En toda conversación para coquetear deben estar presentes los halagos, bromas y cumplidos. Estos hacen que nos relajemos y muestran de manera sencilla nuestros objetivos. Debemos cuidar los chistes pesados o de doble sentido, que nos hagan ver como vulgares. Así como los cumplidos excesivos o que no tengan relación con la conversación. De nuevo, ser espontáneos en la conversación es lo más importante para coquetear.

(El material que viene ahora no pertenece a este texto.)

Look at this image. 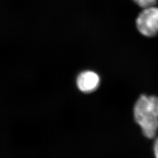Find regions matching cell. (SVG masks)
<instances>
[{"instance_id": "3", "label": "cell", "mask_w": 158, "mask_h": 158, "mask_svg": "<svg viewBox=\"0 0 158 158\" xmlns=\"http://www.w3.org/2000/svg\"><path fill=\"white\" fill-rule=\"evenodd\" d=\"M100 83L98 74L91 70L81 72L77 79V85L79 90L84 93H90L96 90Z\"/></svg>"}, {"instance_id": "5", "label": "cell", "mask_w": 158, "mask_h": 158, "mask_svg": "<svg viewBox=\"0 0 158 158\" xmlns=\"http://www.w3.org/2000/svg\"><path fill=\"white\" fill-rule=\"evenodd\" d=\"M153 149H154V153H155V157H156V158H158V138L155 142Z\"/></svg>"}, {"instance_id": "2", "label": "cell", "mask_w": 158, "mask_h": 158, "mask_svg": "<svg viewBox=\"0 0 158 158\" xmlns=\"http://www.w3.org/2000/svg\"><path fill=\"white\" fill-rule=\"evenodd\" d=\"M136 26L142 35L152 38L158 34V7L143 8L136 20Z\"/></svg>"}, {"instance_id": "4", "label": "cell", "mask_w": 158, "mask_h": 158, "mask_svg": "<svg viewBox=\"0 0 158 158\" xmlns=\"http://www.w3.org/2000/svg\"><path fill=\"white\" fill-rule=\"evenodd\" d=\"M133 1L143 9L155 6L158 0H133Z\"/></svg>"}, {"instance_id": "1", "label": "cell", "mask_w": 158, "mask_h": 158, "mask_svg": "<svg viewBox=\"0 0 158 158\" xmlns=\"http://www.w3.org/2000/svg\"><path fill=\"white\" fill-rule=\"evenodd\" d=\"M134 118L148 138H154L158 130V97L142 95L134 108Z\"/></svg>"}]
</instances>
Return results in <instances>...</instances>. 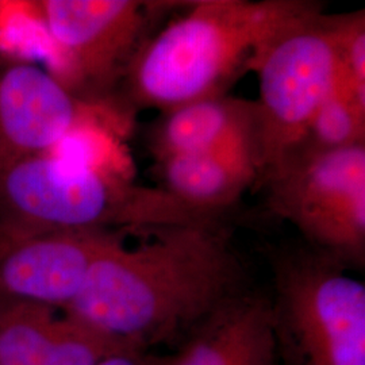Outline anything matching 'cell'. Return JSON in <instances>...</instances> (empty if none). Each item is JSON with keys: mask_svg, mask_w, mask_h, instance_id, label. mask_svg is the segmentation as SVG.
Returning <instances> with one entry per match:
<instances>
[{"mask_svg": "<svg viewBox=\"0 0 365 365\" xmlns=\"http://www.w3.org/2000/svg\"><path fill=\"white\" fill-rule=\"evenodd\" d=\"M56 309L0 303V365H41L58 327Z\"/></svg>", "mask_w": 365, "mask_h": 365, "instance_id": "obj_13", "label": "cell"}, {"mask_svg": "<svg viewBox=\"0 0 365 365\" xmlns=\"http://www.w3.org/2000/svg\"><path fill=\"white\" fill-rule=\"evenodd\" d=\"M262 179L268 206L310 248L345 267L365 257V144L330 152L297 149Z\"/></svg>", "mask_w": 365, "mask_h": 365, "instance_id": "obj_6", "label": "cell"}, {"mask_svg": "<svg viewBox=\"0 0 365 365\" xmlns=\"http://www.w3.org/2000/svg\"><path fill=\"white\" fill-rule=\"evenodd\" d=\"M319 6L304 0H197L146 39L122 84L134 108L161 113L226 95L288 22Z\"/></svg>", "mask_w": 365, "mask_h": 365, "instance_id": "obj_2", "label": "cell"}, {"mask_svg": "<svg viewBox=\"0 0 365 365\" xmlns=\"http://www.w3.org/2000/svg\"><path fill=\"white\" fill-rule=\"evenodd\" d=\"M163 188L192 209L222 215L259 180V164L248 157L182 155L157 161Z\"/></svg>", "mask_w": 365, "mask_h": 365, "instance_id": "obj_12", "label": "cell"}, {"mask_svg": "<svg viewBox=\"0 0 365 365\" xmlns=\"http://www.w3.org/2000/svg\"><path fill=\"white\" fill-rule=\"evenodd\" d=\"M157 161L182 155H248L260 163L257 105L218 95L163 111L149 135Z\"/></svg>", "mask_w": 365, "mask_h": 365, "instance_id": "obj_10", "label": "cell"}, {"mask_svg": "<svg viewBox=\"0 0 365 365\" xmlns=\"http://www.w3.org/2000/svg\"><path fill=\"white\" fill-rule=\"evenodd\" d=\"M361 144H365V105L357 101L339 76L334 90L317 110L297 149L330 152Z\"/></svg>", "mask_w": 365, "mask_h": 365, "instance_id": "obj_14", "label": "cell"}, {"mask_svg": "<svg viewBox=\"0 0 365 365\" xmlns=\"http://www.w3.org/2000/svg\"><path fill=\"white\" fill-rule=\"evenodd\" d=\"M274 334L280 364L365 365V286L315 249L274 262Z\"/></svg>", "mask_w": 365, "mask_h": 365, "instance_id": "obj_4", "label": "cell"}, {"mask_svg": "<svg viewBox=\"0 0 365 365\" xmlns=\"http://www.w3.org/2000/svg\"><path fill=\"white\" fill-rule=\"evenodd\" d=\"M249 71L259 80L260 178L303 141L319 106L341 76L330 15L322 7L282 27L257 53Z\"/></svg>", "mask_w": 365, "mask_h": 365, "instance_id": "obj_5", "label": "cell"}, {"mask_svg": "<svg viewBox=\"0 0 365 365\" xmlns=\"http://www.w3.org/2000/svg\"><path fill=\"white\" fill-rule=\"evenodd\" d=\"M170 365H280L271 299L241 291L191 331Z\"/></svg>", "mask_w": 365, "mask_h": 365, "instance_id": "obj_11", "label": "cell"}, {"mask_svg": "<svg viewBox=\"0 0 365 365\" xmlns=\"http://www.w3.org/2000/svg\"><path fill=\"white\" fill-rule=\"evenodd\" d=\"M119 232H46L0 223V303L66 309Z\"/></svg>", "mask_w": 365, "mask_h": 365, "instance_id": "obj_9", "label": "cell"}, {"mask_svg": "<svg viewBox=\"0 0 365 365\" xmlns=\"http://www.w3.org/2000/svg\"><path fill=\"white\" fill-rule=\"evenodd\" d=\"M140 245L115 241L92 264L66 309L131 348L148 351L192 331L242 291V268L220 223L150 230Z\"/></svg>", "mask_w": 365, "mask_h": 365, "instance_id": "obj_1", "label": "cell"}, {"mask_svg": "<svg viewBox=\"0 0 365 365\" xmlns=\"http://www.w3.org/2000/svg\"><path fill=\"white\" fill-rule=\"evenodd\" d=\"M342 80L365 105V13L330 15Z\"/></svg>", "mask_w": 365, "mask_h": 365, "instance_id": "obj_16", "label": "cell"}, {"mask_svg": "<svg viewBox=\"0 0 365 365\" xmlns=\"http://www.w3.org/2000/svg\"><path fill=\"white\" fill-rule=\"evenodd\" d=\"M221 215L182 205L161 188L138 185L123 172L60 150L0 168V223L46 232L143 233Z\"/></svg>", "mask_w": 365, "mask_h": 365, "instance_id": "obj_3", "label": "cell"}, {"mask_svg": "<svg viewBox=\"0 0 365 365\" xmlns=\"http://www.w3.org/2000/svg\"><path fill=\"white\" fill-rule=\"evenodd\" d=\"M96 365H170V357L155 356L148 351L125 349L107 356Z\"/></svg>", "mask_w": 365, "mask_h": 365, "instance_id": "obj_17", "label": "cell"}, {"mask_svg": "<svg viewBox=\"0 0 365 365\" xmlns=\"http://www.w3.org/2000/svg\"><path fill=\"white\" fill-rule=\"evenodd\" d=\"M175 1L39 0L27 6L63 68L60 81L88 102L110 103L155 18Z\"/></svg>", "mask_w": 365, "mask_h": 365, "instance_id": "obj_7", "label": "cell"}, {"mask_svg": "<svg viewBox=\"0 0 365 365\" xmlns=\"http://www.w3.org/2000/svg\"><path fill=\"white\" fill-rule=\"evenodd\" d=\"M118 113L81 99L51 71L0 48V168L57 150L80 131L108 130Z\"/></svg>", "mask_w": 365, "mask_h": 365, "instance_id": "obj_8", "label": "cell"}, {"mask_svg": "<svg viewBox=\"0 0 365 365\" xmlns=\"http://www.w3.org/2000/svg\"><path fill=\"white\" fill-rule=\"evenodd\" d=\"M125 349L135 348L64 314L41 365H96L107 356Z\"/></svg>", "mask_w": 365, "mask_h": 365, "instance_id": "obj_15", "label": "cell"}]
</instances>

La presencia en el coqueteo

  • Cuando vamos a coquetear con otra persona debemos tener una presencia adecuada. Pero la presencia no se trata del físico, sino de cómo nos presentamos. Esto implica nuestro tono de voz, gestos y postura.
  • Lo primero es la postura, debemos reflejar seguridad por eso, mantener la espalda erguida, es fundamental. Mantener una posición segura no es solo cuando estamos de pie. También sentados o al caminar debemos mostrarnos con seguridad y autoestima. Dar pasos firmes y mostrarnos mientras caminamos son un buen signo de coqueteo. Si somos chicas nuestra postura al caminar nos debe ayudar a mostrar las fortalezas. Mover las caderas, sin exagerar, o sacar pecho, hace gala de nuestras mejores cualidades.
  • Para los chicos, caminar y estar de pie son las formas de lucir la figura y la fortaleza. Los hombres debemos mostrar masculinidad cuando coqueteamos. Así que mostrar la musculatura y la fuerza que tenemos es el coqueteo masculino más potente que existe.
  • El tono de voz al conversar con la persona con quien coqueteamos o cualquier otra también es importante. Tener suavidad y firmeza en nuestras palabras, sin gritar pero sin tener titubeos. Nuestra voz puede acariciar de algún modo a quien escucha. De allí que mantener la dulzura dentro de la seguridad, llega a conquistar.

Coquetear

Ser directo y saber coquetear

A veces, lanzar señales no es suficiente. Sea que estemos coqueteando o que haya alguien coqueteándonos, llega el momento de concretar. Las señales de coqueteo no pueden durar para siempre. Si ya hemos conversado con esta persona o nos hemos topado con ella en diversas oportunidades, debemos accionar. Hablemos de manera directa y franca, sin ser egocéntricos o hedonistas. Comentemos nuestros sentimientos con la otra persona. No importa si se trata de querer una relación formal o una sólo una cita. Invitemos a la otra persona a dar el siguiente paso. Esto puede causar temor, sobre todo a las chicas. Pero, la valentía también forma parte del coqueteo y quedarse sólo en lo sugerente puede llegar a aburrir.